La place du créditiste n'est pas là
Que des hommes de partis entrent dans les parlements et que la majorité d'entre eux y soient des nouilles, des boutons à vote du côté du parti, c'est admissible - c'est tout ce qu'on attend d'un parti. Il y a là continuité plutôt que déchéance. Surtout, déception pour personne.
Mais que des gens d'idéal aillent dans cette «galère» se faire «happer» et «engluer», incapables d'y réaliser la centième partie de l'objectif au nom duquel ils réclamaient un mandat, c'est là une descente. Et ce sont ces déchus de mouvements d'idéaux qui découragent le peuple, bien plus que les momies des partis politiques traditionnels.
Ce ne sont pas des députés, ni des aspirants-députés, ni des organisateurs d'élections, mais des apôtres qu'il faut à un mouvement de salut.
De 1935 à 1958, la députation créditiste au Parlement d'Ottawa a varié en nombre. Commencée avec 17 députés, elle est descendue à certaines élections à 10 ou 12; elle atteignit son maximum de 19 en 1957 pour tomber à zéro en 1958. Disons que le moyenne a été de 15 au cours de ces vingt-trois années.
Si, au lieu de 15 hommes assis là pendant ces 23 ans, il y avait eu 15 apôtres du Crédit Social parcourant le Canada anglais pendant vingt-trois ans, non pas pour mousser leur candidature, mais pour porter le message authentique du Crédit Social, est-ce que la cause ne serait pas plus avancée aujourd'hui?
Puis, est-ce que les esprits n'auraient pas été plus ouverts au Crédit Social présenté comme doctrine de libération et de formation d'hommes, au lieu d'être associé à un parti cherchant à prendre la place des libéraux ou des conservateurs? Est-ce que les portes libérales et conservatrices n'auraient pas été plus accueillantes devant un porteur de vérité que devant un concurrent politique?

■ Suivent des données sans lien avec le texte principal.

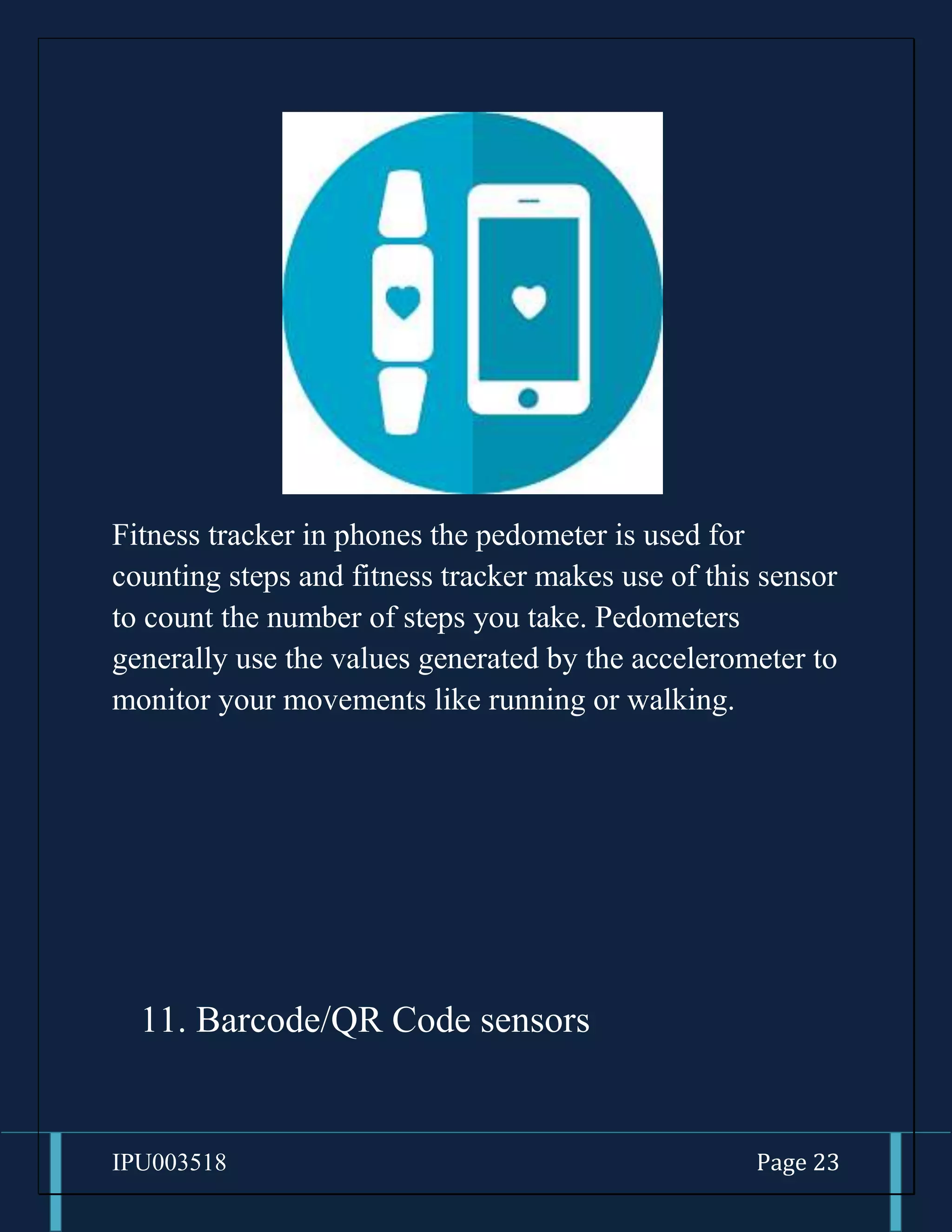 IPU003518 Page 23
Fitness tracker in phones the pedometer is used for
counting steps and fitness tracker makes use of this sensor
to count the number of steps you take. Pedometers
generally use the values generated by the accelerometer to
monitor your movements like running or walking.
11. Barcode/QR Code sensors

Les brouillons qui, dans la province de Québec, se groupent autour de Réal Caouette, ou derrière lui, essaient justement de faire ce qu'un adversaire de la cause créditiste aurait de plus efficace à suggérer pour l'entraver.
Réal Caouette et ses Judas ne sortent de leur embourgeoisement que pour essayer de saboter une œuvre qu'ils n'ont point fondée. Trop lâches pour partir de zéro, ils voudraient bousculer les bâtisseurs et installer leurs passions dans l'édifice. Ils voudraient détourner au service de leur gloriole un mouvement dont ils n'ont eu cure d'endosser les responsabilités. Ils sont prêts à le ternir, s'ils le pouvaient, en s'en faisant un escabeau pour leurs ambitions politiques. Ils en sont encore à la méthode vieillie et stérile des partis politiques, qui en matière de réforme n'a jamais apporté que déceptions au peuple. Les avatars électoraux les plus spectaculaires ne leur ouvrent pas les yeux; ou plutôt ils ferment délibérément les yeux pour ne consulter que leurs appétits: traits parasitaires de racketeers et de politiciens.